_PASSAGE_
● ● ● ●

6 hurling bosses feeling the heat ahead of championship 2016

This sextet of gaffers need big performances from their counties.

1. Micheál Donoghue (Galway)

Micheal Donoghue

Donoghue was the man who stepped into the Galway hotseat following the controversial player heave that signalled the end of Anthony Cunningham’s reign last year.

Not even All-Ireland final appearances in 2012 and 2015 were good enough for the Galway players, who were ahead at half-time in last year’s decider against Kilkenny before letting it slip.

Donoghue knows that anything less than a final appearance will represent regression and the 2016 season to date has been a difficult one, with Galway relegated from Division 1A of the Allianz League.

Galway have a favourable Leinster SHC draw on paper, with an obvious path to the final, and winning the provincial title would buy Donoghue some valuable breathing space.

2. Liam Dunne (Wexford)

Source: Ken Sutton/INPHO

This is Dunne’s fifth season at the helm and he could badly do with an upturn in fortunes.

Wexford barely raised a gallop in Division 1B of the Allianz League and didn’t feature in the promotion race.

Jack Guiney’s withdrawal from the squad was an unwanted distraction and Andrew Shore’s cruciate ligament injury an untimely blow.

● ● ● ●

_EXTRACTED DATA_
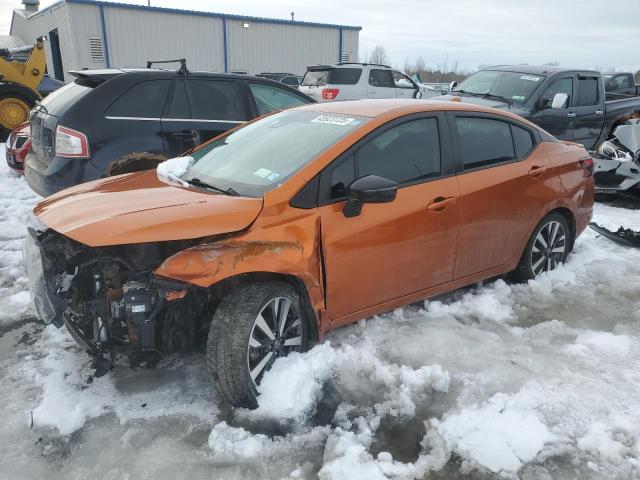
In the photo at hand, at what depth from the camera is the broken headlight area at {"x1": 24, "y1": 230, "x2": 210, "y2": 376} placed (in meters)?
2.70

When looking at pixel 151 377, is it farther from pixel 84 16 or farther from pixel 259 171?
pixel 84 16

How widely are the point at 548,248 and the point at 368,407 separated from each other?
8.50ft

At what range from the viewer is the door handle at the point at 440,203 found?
352cm

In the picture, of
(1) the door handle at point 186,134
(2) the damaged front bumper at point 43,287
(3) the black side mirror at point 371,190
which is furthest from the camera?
(1) the door handle at point 186,134

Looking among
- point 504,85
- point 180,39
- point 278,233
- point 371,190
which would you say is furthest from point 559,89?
point 180,39

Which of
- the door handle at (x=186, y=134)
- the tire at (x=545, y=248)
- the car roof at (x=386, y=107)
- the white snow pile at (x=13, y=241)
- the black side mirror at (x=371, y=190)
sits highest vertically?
the car roof at (x=386, y=107)

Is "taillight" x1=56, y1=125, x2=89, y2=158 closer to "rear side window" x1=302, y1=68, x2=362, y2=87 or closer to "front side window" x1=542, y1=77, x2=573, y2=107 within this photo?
"front side window" x1=542, y1=77, x2=573, y2=107

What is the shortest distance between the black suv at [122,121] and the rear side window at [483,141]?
2.85 metres

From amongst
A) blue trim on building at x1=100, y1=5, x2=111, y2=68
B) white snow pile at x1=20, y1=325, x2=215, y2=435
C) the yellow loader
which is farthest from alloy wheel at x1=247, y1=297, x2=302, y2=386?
blue trim on building at x1=100, y1=5, x2=111, y2=68

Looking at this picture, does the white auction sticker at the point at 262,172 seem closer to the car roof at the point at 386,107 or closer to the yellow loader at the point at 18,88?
the car roof at the point at 386,107

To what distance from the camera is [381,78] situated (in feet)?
47.0

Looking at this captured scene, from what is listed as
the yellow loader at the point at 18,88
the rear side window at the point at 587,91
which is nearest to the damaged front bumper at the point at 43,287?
the rear side window at the point at 587,91

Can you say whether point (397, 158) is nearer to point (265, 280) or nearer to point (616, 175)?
point (265, 280)

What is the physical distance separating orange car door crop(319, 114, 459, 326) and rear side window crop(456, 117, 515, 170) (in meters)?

● ● ● ●

Do these statements agree with the hurling article? Answer yes or no for each, quoting the words from the article that decide it.
1. Galway dropped out of Division 1A of the Allianz League during the 2016 season.
2. Galway trailed Kilkenny at half-time in last year's All-Ireland final.
3. Liam Dunne is in his fourth season managing Wexford.
The entries have nothing to do with the hurling article.

1. Yes: "with Galway relegated from Division 1A of the Allianz League"
2. No: "who were ahead at half-time in last year’s decider against Kilkenny before letting it slip"
3. No: "This is Dunne’s fifth season at the helm"